Though the horizon was starting to lighten, it was getting pretty cold, and I had my thermal undershirt from Lo--to-Ja on under my last Rice jersey. Rishi Grewal came in right before Mike, had the registrar touch his baton (huh huh, huh huh), and took off while I was jogging out to my bike. Then I went out and caught him, so that was my achievement for the lap, passing Rishi Grewal. So what if he had been riding for 18 hours straight at that point, and went right by me when the ravines started up again? It was pretty light out by then, no headlight needed anymore, but still quite chilly. My brain was still about as numb as various outer body parts. Never really had any trouble from the recently-re-sprained wrist, though.
So, though not as much dazed stumbling as the late night lap, some did happen. And of course the slo-mo endo, wouldn't want to disappoint my fans. Yes, I did select a different location each time - but none were unobserved. And a little faster time than the night laps, but not as fast as my first one. I was into the last several kilometers before I started adding lap times in my head and realized that I wouldn't even "get" to ride another lap (our goal was of course to make each person do five) and in fact Mike might get off with only four as well. I pushed as much as I could, but that would be up to the next riders, in the good light.
Then I was done, and handed off the baton to Ma-Ne for his last lap. Back at camp Dan and Mike were talking strategy. It looked possible for Dan to come in just before noon, but did we send Mike out again (thereby finishing ahead of all other teams not completing as many laps) or just call it good? Mike said he wouldn't hold it against us, so we let Dan's legs decide and he did come back at about 11:45. Many other teams were observed to be stopping, but we were out for glory. Off Mike went.
Not much for me to do but fold up camp, picked up my battery, there was some kind of talking going on over the PA but awards weren't going to be until three or so. Mike came back around one, handed our baton over, and that was that. Good job everybody, and mail us the results, we are out of here.

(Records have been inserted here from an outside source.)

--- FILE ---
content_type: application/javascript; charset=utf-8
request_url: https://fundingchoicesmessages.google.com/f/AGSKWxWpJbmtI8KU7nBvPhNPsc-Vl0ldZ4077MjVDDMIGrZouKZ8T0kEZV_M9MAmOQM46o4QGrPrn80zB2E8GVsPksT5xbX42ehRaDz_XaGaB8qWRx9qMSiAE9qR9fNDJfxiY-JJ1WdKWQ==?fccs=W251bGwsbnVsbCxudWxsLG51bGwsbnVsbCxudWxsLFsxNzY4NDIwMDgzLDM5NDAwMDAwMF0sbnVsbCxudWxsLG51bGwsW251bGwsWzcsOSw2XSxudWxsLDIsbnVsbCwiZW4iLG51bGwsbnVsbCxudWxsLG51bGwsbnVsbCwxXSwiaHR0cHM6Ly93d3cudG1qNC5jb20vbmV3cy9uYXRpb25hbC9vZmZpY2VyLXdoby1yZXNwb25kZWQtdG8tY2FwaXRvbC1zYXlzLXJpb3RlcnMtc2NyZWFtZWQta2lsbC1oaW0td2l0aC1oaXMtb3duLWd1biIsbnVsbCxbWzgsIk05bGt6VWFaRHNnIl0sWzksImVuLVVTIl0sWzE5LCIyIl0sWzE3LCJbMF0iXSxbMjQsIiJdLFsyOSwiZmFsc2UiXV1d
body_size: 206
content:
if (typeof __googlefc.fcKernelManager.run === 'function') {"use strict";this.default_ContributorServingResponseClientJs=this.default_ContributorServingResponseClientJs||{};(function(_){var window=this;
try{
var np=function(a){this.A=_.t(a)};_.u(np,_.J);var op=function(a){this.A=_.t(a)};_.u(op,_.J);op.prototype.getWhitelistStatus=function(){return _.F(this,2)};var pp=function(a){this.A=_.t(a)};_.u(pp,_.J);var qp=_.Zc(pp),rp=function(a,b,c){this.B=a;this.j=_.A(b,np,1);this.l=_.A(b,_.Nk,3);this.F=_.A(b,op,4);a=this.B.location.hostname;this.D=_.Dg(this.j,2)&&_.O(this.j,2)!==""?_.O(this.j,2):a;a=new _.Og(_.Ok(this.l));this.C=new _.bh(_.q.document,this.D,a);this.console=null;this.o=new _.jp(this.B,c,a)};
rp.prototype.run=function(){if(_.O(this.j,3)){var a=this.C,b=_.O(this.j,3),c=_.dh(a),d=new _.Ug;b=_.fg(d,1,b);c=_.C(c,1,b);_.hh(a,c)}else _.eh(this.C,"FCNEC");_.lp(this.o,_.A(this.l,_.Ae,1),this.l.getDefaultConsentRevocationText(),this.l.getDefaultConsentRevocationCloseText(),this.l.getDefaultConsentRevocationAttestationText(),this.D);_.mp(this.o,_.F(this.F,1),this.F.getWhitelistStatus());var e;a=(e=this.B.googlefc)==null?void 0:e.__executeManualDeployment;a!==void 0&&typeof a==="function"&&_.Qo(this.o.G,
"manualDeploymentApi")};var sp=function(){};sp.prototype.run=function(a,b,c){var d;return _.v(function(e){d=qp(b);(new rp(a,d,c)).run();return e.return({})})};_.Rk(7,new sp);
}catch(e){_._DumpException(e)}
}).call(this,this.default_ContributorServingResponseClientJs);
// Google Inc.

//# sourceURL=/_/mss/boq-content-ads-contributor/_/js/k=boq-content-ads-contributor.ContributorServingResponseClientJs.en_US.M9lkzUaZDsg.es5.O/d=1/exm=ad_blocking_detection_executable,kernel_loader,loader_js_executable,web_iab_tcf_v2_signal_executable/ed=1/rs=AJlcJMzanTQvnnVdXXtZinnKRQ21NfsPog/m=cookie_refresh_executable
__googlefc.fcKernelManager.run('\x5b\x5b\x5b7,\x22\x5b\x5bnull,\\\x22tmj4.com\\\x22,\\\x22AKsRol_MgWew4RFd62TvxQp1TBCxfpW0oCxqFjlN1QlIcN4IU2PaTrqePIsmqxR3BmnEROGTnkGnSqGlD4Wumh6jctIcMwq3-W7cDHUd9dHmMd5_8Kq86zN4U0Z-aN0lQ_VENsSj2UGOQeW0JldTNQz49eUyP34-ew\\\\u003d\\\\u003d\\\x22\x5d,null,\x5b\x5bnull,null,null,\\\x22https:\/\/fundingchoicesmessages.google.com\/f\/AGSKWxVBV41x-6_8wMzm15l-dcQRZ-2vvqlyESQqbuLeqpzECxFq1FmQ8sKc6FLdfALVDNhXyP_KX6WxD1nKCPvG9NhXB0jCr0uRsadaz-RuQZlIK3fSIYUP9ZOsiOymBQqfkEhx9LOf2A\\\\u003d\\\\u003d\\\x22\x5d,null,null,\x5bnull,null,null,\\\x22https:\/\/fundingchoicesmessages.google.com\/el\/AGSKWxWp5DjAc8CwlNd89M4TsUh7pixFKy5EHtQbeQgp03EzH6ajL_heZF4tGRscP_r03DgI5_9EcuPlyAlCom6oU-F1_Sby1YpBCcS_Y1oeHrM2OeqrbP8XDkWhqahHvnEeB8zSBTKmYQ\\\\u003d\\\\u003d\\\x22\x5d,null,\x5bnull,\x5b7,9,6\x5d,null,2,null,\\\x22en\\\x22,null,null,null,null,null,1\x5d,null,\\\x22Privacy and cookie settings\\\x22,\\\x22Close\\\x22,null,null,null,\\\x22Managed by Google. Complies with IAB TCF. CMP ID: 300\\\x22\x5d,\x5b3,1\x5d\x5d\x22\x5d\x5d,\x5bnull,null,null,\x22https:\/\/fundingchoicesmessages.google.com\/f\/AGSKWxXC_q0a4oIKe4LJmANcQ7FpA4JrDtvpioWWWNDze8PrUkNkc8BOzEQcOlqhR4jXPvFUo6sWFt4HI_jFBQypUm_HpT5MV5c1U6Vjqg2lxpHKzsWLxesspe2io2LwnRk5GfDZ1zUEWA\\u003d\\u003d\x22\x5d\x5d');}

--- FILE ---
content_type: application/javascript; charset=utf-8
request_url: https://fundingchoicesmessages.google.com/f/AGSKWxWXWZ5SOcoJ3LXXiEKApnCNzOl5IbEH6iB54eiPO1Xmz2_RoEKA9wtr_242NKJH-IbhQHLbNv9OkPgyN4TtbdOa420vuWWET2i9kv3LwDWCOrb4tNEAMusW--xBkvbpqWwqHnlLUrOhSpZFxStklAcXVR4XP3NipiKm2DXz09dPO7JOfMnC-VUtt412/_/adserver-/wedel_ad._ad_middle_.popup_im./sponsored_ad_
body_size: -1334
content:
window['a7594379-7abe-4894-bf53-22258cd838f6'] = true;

I went and picked up Dave from Jim's camp spot in town, and we had a late lunch at Eddie McStiff's.
After that I reclined in the passenger seat and left the driving to Dave. I was kind of beat. Huh? Gas stop, ok. Huh? Dave's house, I have to wake up and drive home? Uh oh, now Dave *really* wants an Audi. We got back in about the same elapsed time as the trip down.
Only Mike, as team captain, got a full copy of the results (abridged version at http://www.grannygear.com) but he was kind enough to share the rankings, along with lap times that matched what I wrote down from our status board.

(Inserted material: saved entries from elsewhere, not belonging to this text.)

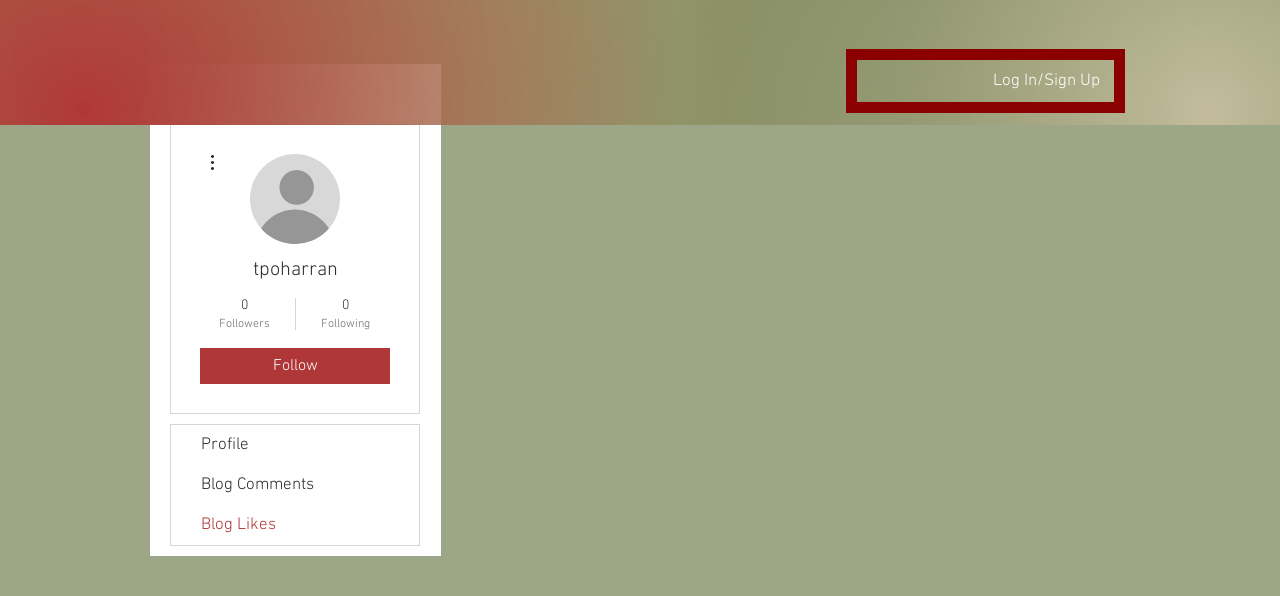

--- FILE ---
content_type: text/html; charset=utf-8
request_url: https://www.google.com/recaptcha/api2/aframe
body_size: 259
content:
<!DOCTYPE HTML><html><head><meta http-equiv="content-type" content="text/html; charset=UTF-8"></head><body><script nonce="oPRbsBxzTCZYNkw80Lbsgg">/** Anti-fraud and anti-abuse applications only. See google.com/recaptcha */ try{var clients={'sodar':'https://pagead2.googlesyndication.com/pagead/sodar?'};window.addEventListener("message",function(a){try{if(a.source===window.parent){var b=JSON.parse(a.data);var c=clients[b['id']];if(c){var d=document.createElement('img');d.src=c+b['params']+'&rc='+(localStorage.getItem("rc::a")?sessionStorage.getItem("rc::b"):"");window.document.body.appendChild(d);sessionStorage.setItem("rc::e",parseInt(sessionStorage.getItem("rc::e")||0)+1);localStorage.setItem("rc::h",'1769199627434');}}}catch(b){}});window.parent.postMessage("_grecaptcha_ready", "*");}catch(b){}</script></body></html>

The official results from Mike:
Ha, A Tricky 'ne for Danimal got 17th out of 82 men's sport teams (1) sport team with 19 laps, ( 6) with 18 and (10) of us with 17 laps Rishi had (16) laps finishing at 12:16. Men's Pro team winner (22) laps finishing @12:18.
Men's expert winner (20) Laps finishing @ 12:00. Women's Pro team winner (16) laps@ 12:02.
So we beat Rishi and the women.
Mike Dan Manny HAH 1:21 1:18 1:15 1:22 1:16 1:32 1:28 1:34 1:32 1:41 1:33 1:50 1:37 1:24 1:23 1:38 1:28 ------ ------ ------ ------ 7:14 5:55 5:39 6:24 --------------
My lap times were comparable to the winning clydesdale team, whatever that means.
Thus ended the season of bike racing, 1998.